Le Criquet N°277 - Un destin hors normes
Voici mon dernier rédactionnel paru dans le Criquet magazine N°277 de juillet 2024 en page 4.
Un destin hors normes
Asturias : voici un titre emblématique de la guitare, un morceau qui transporte immédiatement dès ses premières notes. Ce prélude issu de la suite des Chants d’Espagne et inspiré par le flamenco andalou, fut composé par Isaac Albéniz un peu avant 1892. Cette œuvre, qui porte aussi le titre de Leyenda, est une des plus belles pièces pour la guitare. Et pourtant, Isaac Albéniz n’est ni guitariste, ni andalou. C’est un pianiste catalan de génie, né le 29 mai 1860. Si les morceaux d’Albéniz sonnent si bien transcrits du piano à la guitare, c’est parce qu’ils sont pour la plupart colorés par l’influence du flamenco et par les rythmes de l’Espagne. Aucun des parents du pianiste n’est musicien et pourtant, dès l’âge de 4 ans, initié par sa sœur, Isaac donne son tout premier concert sur la scène du Théâtre Romea de Barcelone. Un concert si incroyable que des gens allèrent jusqu’à vérifier si un autre pianiste n’était pas caché derrière le rideau de la scène.
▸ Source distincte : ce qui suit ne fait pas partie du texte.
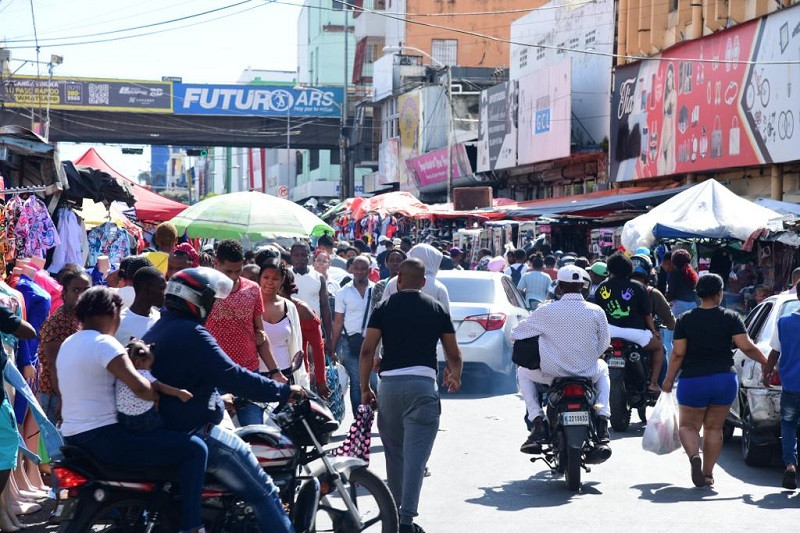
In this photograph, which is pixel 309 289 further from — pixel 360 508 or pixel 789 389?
pixel 360 508

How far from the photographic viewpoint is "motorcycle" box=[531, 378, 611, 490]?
380 inches

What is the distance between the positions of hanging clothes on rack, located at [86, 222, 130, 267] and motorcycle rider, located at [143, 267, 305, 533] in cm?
1081

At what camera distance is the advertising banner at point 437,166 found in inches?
1890

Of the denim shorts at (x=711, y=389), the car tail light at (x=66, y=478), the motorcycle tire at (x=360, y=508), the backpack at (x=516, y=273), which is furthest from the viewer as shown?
the backpack at (x=516, y=273)

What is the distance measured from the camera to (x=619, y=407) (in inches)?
508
Entré à sept ans au Conservatoire de Paris, il est vite renvoyé car jugé trop inattentif. Lorsque Isaac a à dix ans, son père perd son emploi et veut faire de son fils un nouveau Mozart l’exhibant dans toute l’Espagne pour renflouer la famille. Enfant terrible et à peine âgé de treize ans, il n’hésite pas à monter clandestinement dans un bateau. Pour payer son voyage, il donnera des concerts les yeux bandés ou joue parfois dos au piano. Il parcourt seul ainsi pendant deux ans la côte américaine de Rio à New York, en passant par Cuba, vivant de ses tournées triomphantes. Revenant en Europe, il tente de courtes études au conservatoire de Leipzig puis de Bruxelles mais sa mauvaise conduite met un terme à son apprentissage. C’est en 1883, marié, qu’il se fixe à Barcelone pour composer et éduquer ses cinq enfants. Peu reconnu par son pays natal, il décide de quitter l’Espagne en 1890. Le couple s’installe d’abord à Londres puis à Paris en 1893. Albéniz se lie d’amitié avec Claude Debussy, Vincent D’Indy, Gabriel Fauré et s’investit avec ardeur dans la composition. Peu après avoir été décoré de la Légion d’Honneur, Isaac Albéniz meurt à quarante-neuf ans, d’une malade rénale le 18 mai 1909 dans les Pyrénées atlantiques.